Bitely explained that shoplifting nowadays isn’t people taking small items, like “a tube of Chapstick,” but organized theft involving multiple people taking large amounts of products from stores.
“It can be a big-box store, it can be a mom-and-pop store, really anything and everything is the target of these large retail crime operations,” she said.
It can also negatively affect store employees, Bitely said.
“Seeing products disappear off the shelf can make you nervous about losing your own job,” she said. “Will the store stay open? Will management be able to keep you on into the next year? It’s more than just the store as the victim.”
Kuikstra apologized for his behavior at his sentencing.
“I am truly sorry, afraid, sorrowful, ashamed and embarrassed how I’ve conducted myself,” he said.

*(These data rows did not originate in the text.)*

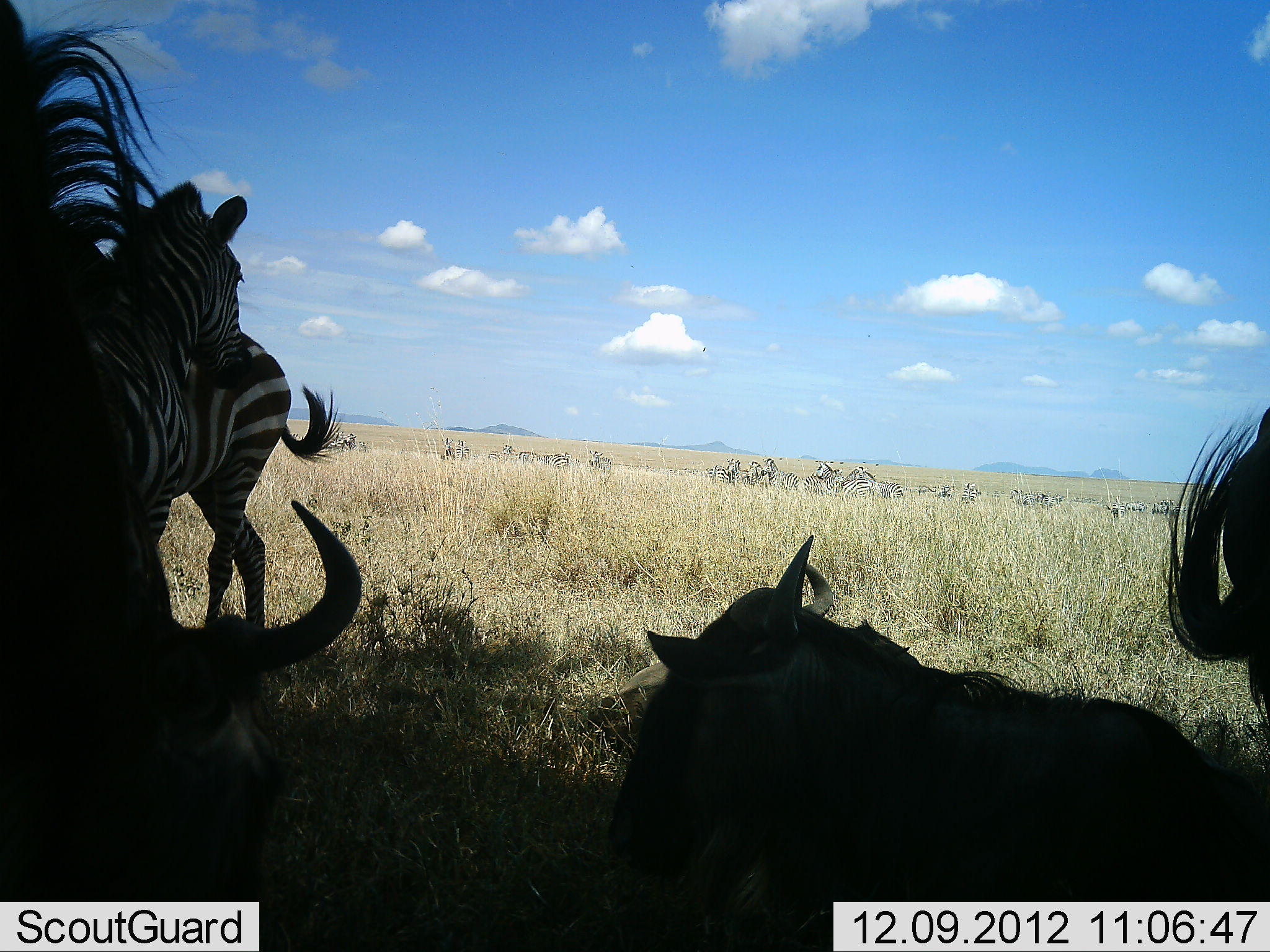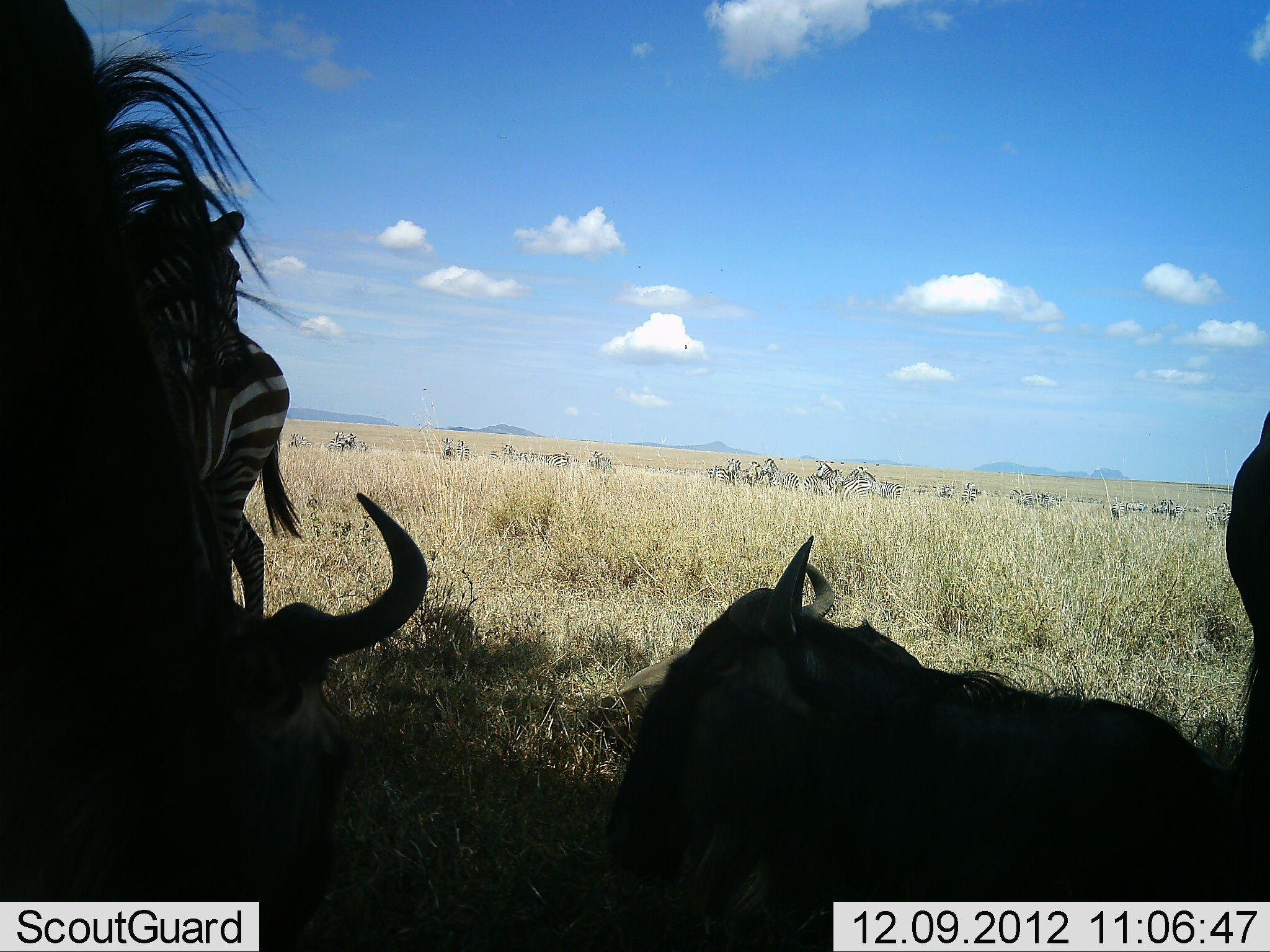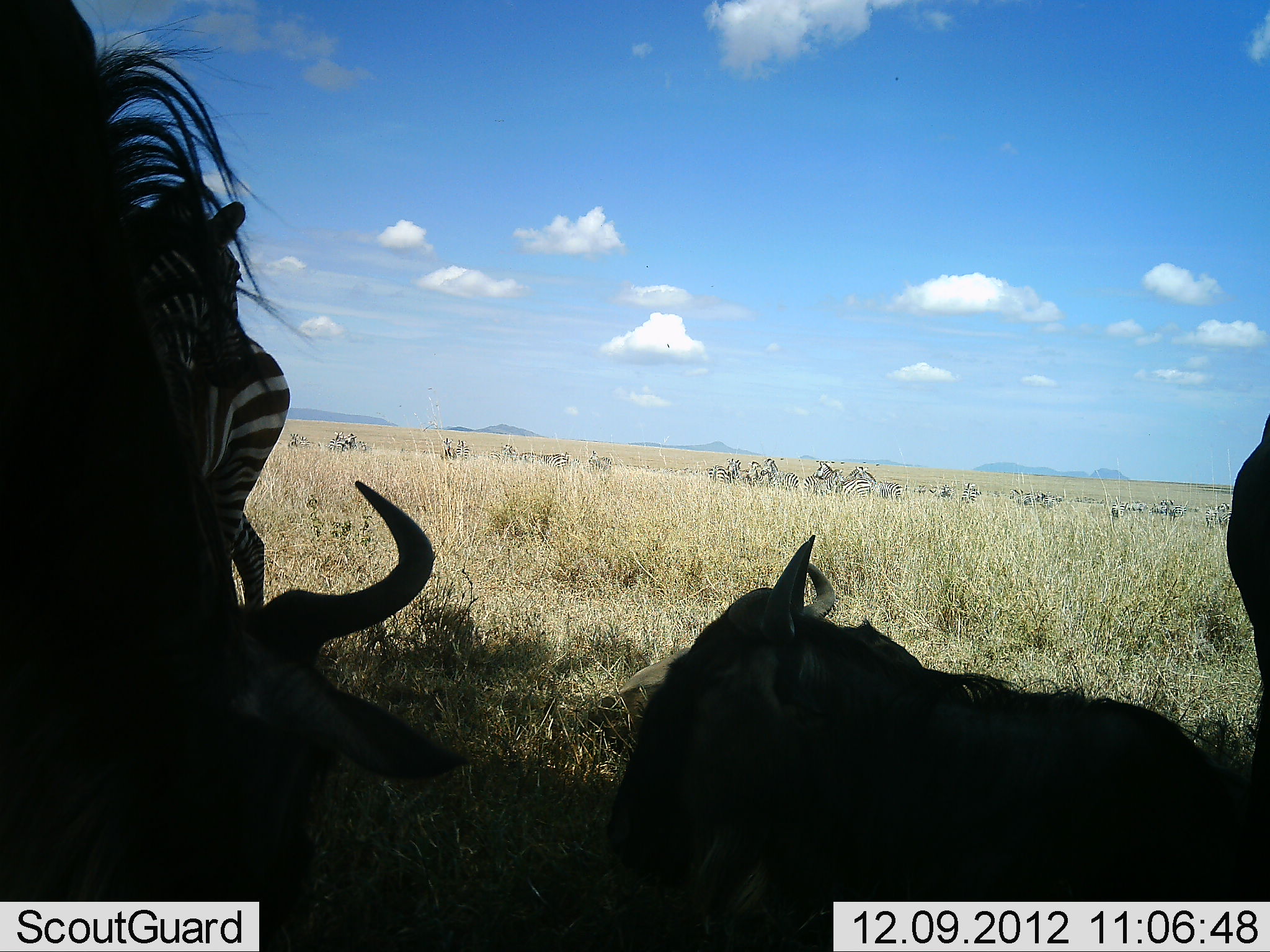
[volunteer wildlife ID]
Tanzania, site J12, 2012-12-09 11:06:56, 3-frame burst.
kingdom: Animalia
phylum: Chordata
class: Mammalia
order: Artiodactyla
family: Bovidae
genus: Connochaetes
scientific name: Connochaetes taurinus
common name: blue wildebeest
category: wildebeest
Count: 3.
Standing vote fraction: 60%.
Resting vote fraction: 90%.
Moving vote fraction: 0%.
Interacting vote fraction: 0%.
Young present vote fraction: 0%.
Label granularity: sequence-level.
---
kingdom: Animalia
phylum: Chordata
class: Mammalia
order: Perissodactyla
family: Equidae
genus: Equus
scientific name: Equus quagga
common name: plains zebra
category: zebra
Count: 11-50.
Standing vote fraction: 90%.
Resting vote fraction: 0%.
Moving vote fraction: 20%.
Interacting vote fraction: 0%.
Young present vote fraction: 0%.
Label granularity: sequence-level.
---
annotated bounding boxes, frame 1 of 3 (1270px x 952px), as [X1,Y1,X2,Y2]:
animal: [609,535,1270,949]; [33,493,511,951]; [79,182,246,627]; [178,324,340,647]; [1158,408,1269,732]; [862,470,908,504]; [759,458,800,492]; [707,456,741,486]; [803,474,843,497]; [813,461,847,485]; [838,478,872,499]; [747,460,765,488]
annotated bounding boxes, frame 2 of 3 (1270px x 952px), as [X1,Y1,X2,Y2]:
animal: [588,536,1264,951]; [1,1,253,943]; [60,487,435,952]; [213,320,305,625]; [1227,412,1269,775]; [856,466,903,504]; [760,456,802,490]; [802,470,845,496]; [814,461,847,488]; [705,458,740,483]; [850,466,870,492]; [740,462,761,485]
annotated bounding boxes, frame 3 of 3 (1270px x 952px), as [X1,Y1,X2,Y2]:
animal: [0,0,476,951]; [607,535,1270,952]; [134,179,290,612]; [139,179,247,494]; [1227,412,1270,815]; [590,648,693,755]; [811,461,871,498]; [845,466,904,500]; [842,466,877,501]; [760,458,800,488]; [705,458,739,483]; [802,471,826,493]; [734,459,750,483]; [746,461,760,486]; [833,469,848,480]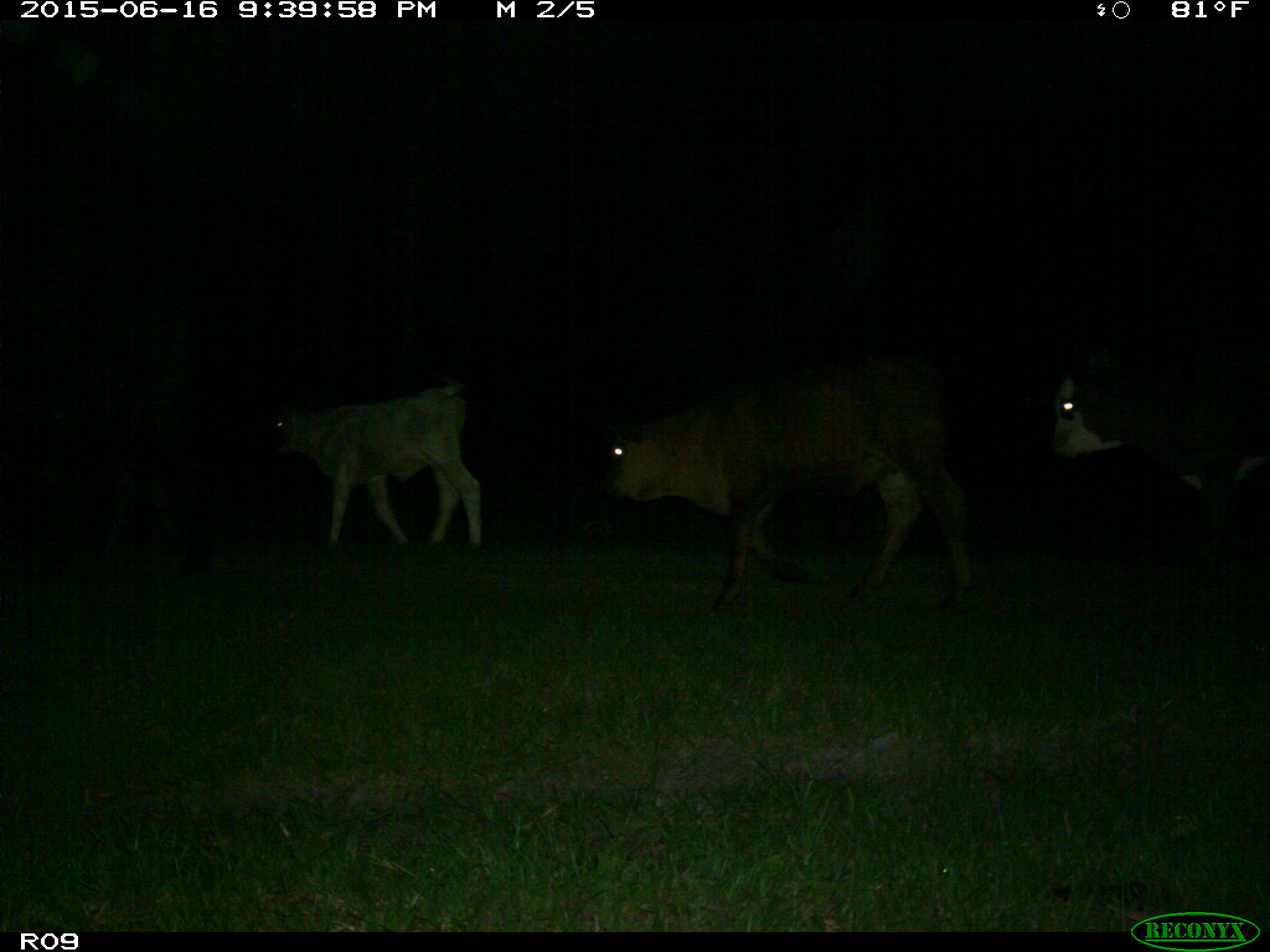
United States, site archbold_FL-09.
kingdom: Animalia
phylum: Chordata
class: Mammalia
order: Artiodactyla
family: Bovidae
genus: Bos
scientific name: Bos taurus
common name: domestic cow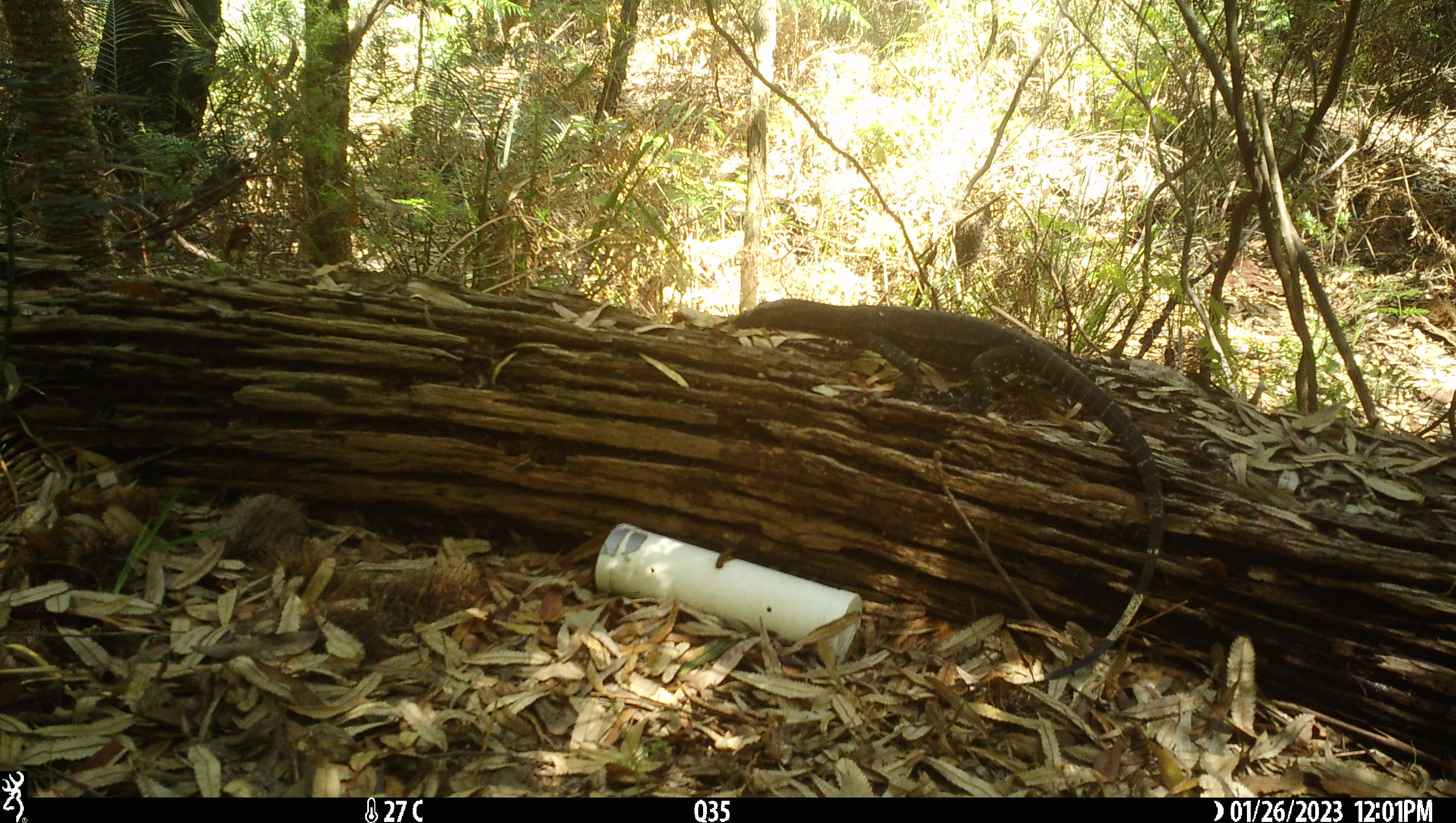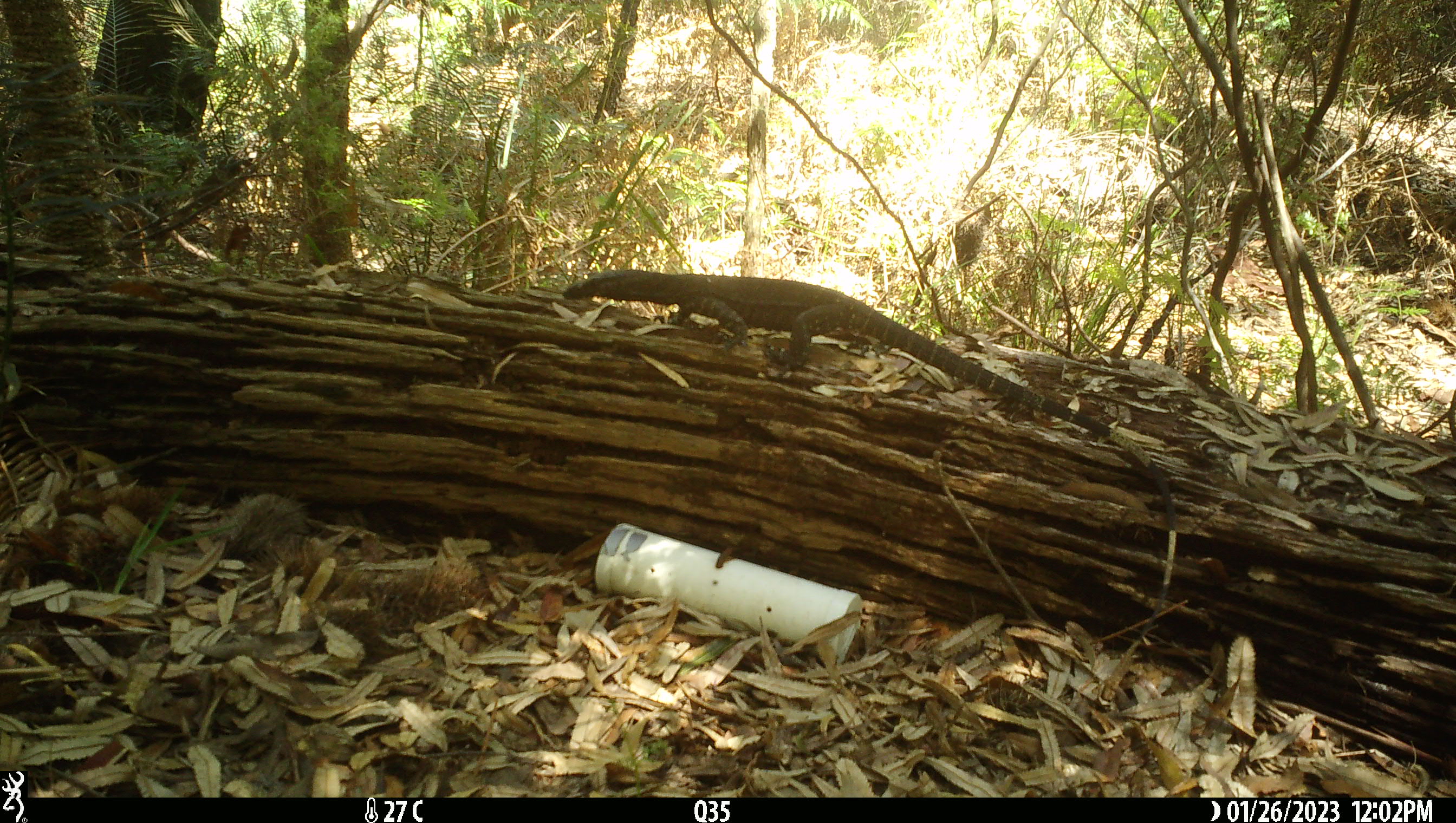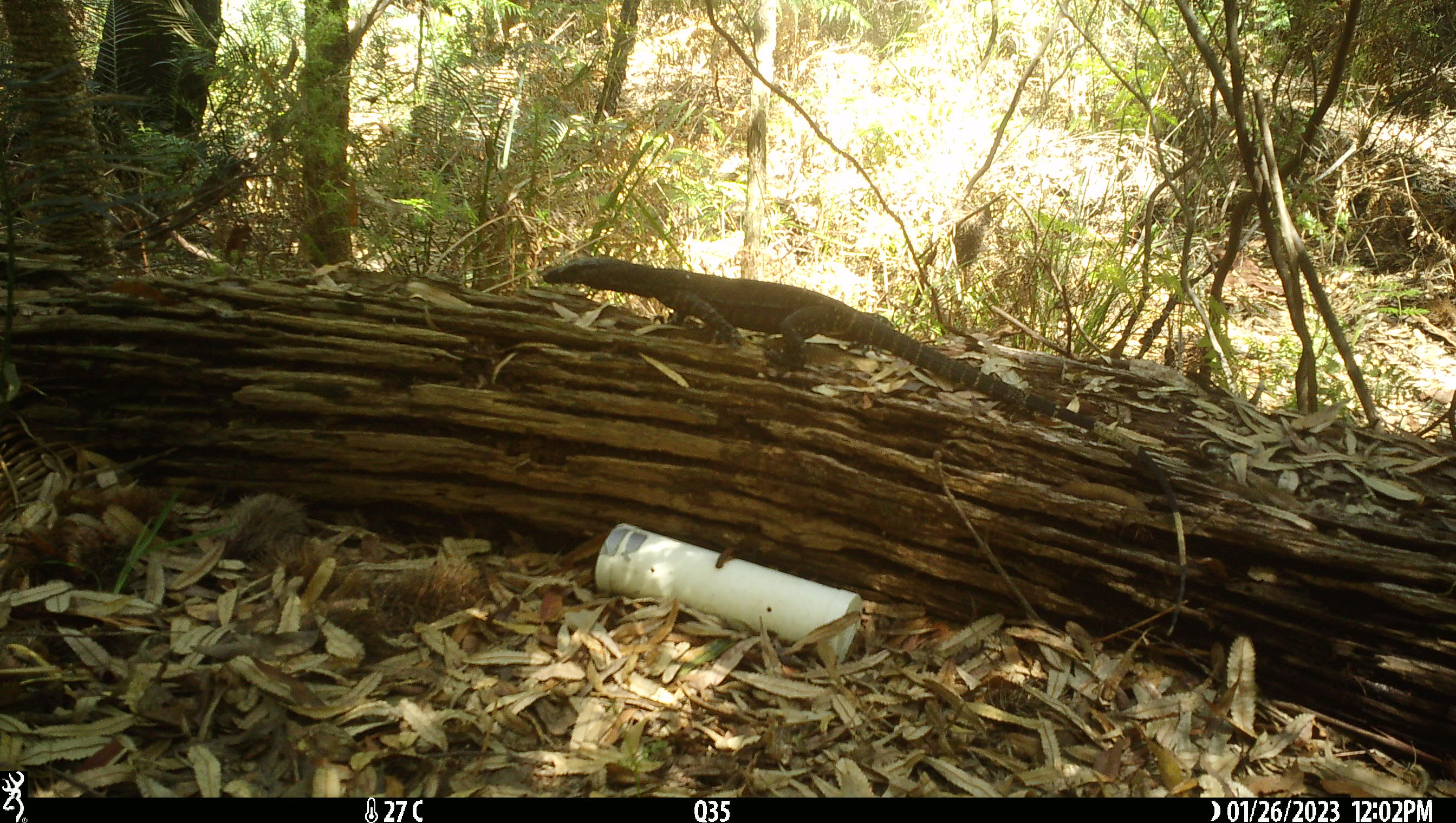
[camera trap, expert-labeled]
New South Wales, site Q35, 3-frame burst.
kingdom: Animalia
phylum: Chordata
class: Reptilia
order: Squamata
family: Varanidae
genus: Varanus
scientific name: Varanus varius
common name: lace monitor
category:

But for the first time in decades, Kuikstra said he’s hopeful he will turn his life around. While in the Kent County jail, he said he is part of a program that gives him medication to help control his addiction, as well as obtain housing and a job once he’s out.
“I’m not saying this is a cure-all for all of my problems and by some miracle I’ve been healed of my addiction, but I am saying that given the chance to reform myself with this all-inclusive opportunity, I just might be able to break the cycle,” he said. “I hold out hope that my mistakes will not be what ultimately define me, and I will overcome my addiction.”
Denenfeld responded that while he recognizes Kuikstra has an addiction and needs help, he needs to be held accountable for his decisions.
“I’m not sure, but you might be holding the world record in front of me. With these seven felonies you’ve been convicted of here, you have 20 felony convictions,” he said. “There were one heck of a lot of cases that were dismissed as part of this deal: 26 misdemeanors. You’ve been to prison eight times by the age of 54. Jail, 15 times.”
The judge ultimately sentenced him to a year in jail. He will not receive credit for time served because he was on parole when this year’s recent thefts happened.
The judge also ordered him to pay more than $8,431.23 in restitution to his victims.
“$8,000 you stole from a number of different stores that most of us actually end up going to buy our own goods,” Denenfeld said. “But most of us pay for those goods, we don’t steal them.”
Denenfeld then told Kuikstra that if this happens again and he’s the judge in the case, things will go down differently.
“Either you’re going to take advantage of what I hope is an opportunity I’m giving,” he said, “or you’re going to spend more decades of your life sitting in a prison cell wondering why you made such terrible decisions.”